======== Extracted information ========

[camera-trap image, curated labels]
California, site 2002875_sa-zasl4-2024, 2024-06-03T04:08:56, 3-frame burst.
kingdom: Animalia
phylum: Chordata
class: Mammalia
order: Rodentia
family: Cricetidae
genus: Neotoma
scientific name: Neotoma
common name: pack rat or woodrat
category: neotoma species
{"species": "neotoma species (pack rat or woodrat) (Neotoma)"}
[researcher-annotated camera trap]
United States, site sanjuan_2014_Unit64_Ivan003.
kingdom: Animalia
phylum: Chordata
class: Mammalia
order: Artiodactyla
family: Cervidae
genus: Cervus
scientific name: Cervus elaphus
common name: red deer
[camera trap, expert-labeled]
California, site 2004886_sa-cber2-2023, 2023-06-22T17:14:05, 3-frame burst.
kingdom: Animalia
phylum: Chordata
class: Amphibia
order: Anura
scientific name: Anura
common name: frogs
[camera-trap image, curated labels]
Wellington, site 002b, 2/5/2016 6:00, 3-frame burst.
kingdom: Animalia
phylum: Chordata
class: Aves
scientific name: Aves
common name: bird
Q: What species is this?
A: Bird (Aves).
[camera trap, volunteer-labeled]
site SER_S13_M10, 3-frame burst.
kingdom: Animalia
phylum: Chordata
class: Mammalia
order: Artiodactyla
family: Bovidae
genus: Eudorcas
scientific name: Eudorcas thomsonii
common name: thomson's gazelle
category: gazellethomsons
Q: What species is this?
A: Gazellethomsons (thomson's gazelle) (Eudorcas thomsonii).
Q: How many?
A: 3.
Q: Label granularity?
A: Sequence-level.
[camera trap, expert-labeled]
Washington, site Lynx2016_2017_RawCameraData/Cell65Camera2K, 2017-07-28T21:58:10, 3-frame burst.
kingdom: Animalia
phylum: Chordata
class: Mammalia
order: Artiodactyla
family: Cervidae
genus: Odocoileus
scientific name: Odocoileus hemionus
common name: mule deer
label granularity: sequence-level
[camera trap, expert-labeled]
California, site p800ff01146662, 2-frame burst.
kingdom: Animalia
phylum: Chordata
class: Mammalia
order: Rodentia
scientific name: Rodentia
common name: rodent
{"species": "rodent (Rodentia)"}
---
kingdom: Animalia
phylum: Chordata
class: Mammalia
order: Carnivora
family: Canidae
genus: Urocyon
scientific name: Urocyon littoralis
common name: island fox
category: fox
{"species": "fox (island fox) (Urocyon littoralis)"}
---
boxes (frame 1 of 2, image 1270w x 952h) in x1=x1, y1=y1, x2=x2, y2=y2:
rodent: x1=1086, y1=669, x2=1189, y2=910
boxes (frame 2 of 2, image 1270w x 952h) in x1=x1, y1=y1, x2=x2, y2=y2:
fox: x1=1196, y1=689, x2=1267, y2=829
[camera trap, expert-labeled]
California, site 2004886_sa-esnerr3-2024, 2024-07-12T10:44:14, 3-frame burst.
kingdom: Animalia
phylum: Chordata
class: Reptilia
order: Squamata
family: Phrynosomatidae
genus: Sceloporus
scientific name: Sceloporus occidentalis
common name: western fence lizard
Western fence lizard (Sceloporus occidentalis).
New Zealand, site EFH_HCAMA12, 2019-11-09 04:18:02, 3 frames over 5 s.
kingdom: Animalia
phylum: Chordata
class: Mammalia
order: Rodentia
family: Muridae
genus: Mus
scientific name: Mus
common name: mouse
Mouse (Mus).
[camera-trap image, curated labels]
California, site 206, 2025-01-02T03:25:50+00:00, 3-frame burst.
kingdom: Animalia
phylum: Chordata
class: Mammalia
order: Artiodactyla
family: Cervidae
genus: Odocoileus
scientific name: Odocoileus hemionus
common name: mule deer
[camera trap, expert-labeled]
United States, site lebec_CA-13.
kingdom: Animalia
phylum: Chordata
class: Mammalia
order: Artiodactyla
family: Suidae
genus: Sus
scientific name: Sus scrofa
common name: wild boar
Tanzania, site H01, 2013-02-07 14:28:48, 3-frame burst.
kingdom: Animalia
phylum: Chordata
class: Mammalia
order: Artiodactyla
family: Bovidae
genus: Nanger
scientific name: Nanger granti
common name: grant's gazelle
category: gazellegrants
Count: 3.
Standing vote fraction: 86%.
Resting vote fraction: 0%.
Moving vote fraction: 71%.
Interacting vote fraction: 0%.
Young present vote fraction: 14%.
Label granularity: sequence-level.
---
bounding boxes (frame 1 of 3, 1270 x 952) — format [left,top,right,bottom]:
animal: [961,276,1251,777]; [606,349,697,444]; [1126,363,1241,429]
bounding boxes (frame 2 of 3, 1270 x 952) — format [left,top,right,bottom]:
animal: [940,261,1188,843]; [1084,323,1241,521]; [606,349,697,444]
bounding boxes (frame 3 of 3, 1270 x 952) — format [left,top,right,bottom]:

========

### Task statement
Say how many lines in the entries above contain the string "United", offering no other words.

### Solution to the exercise
2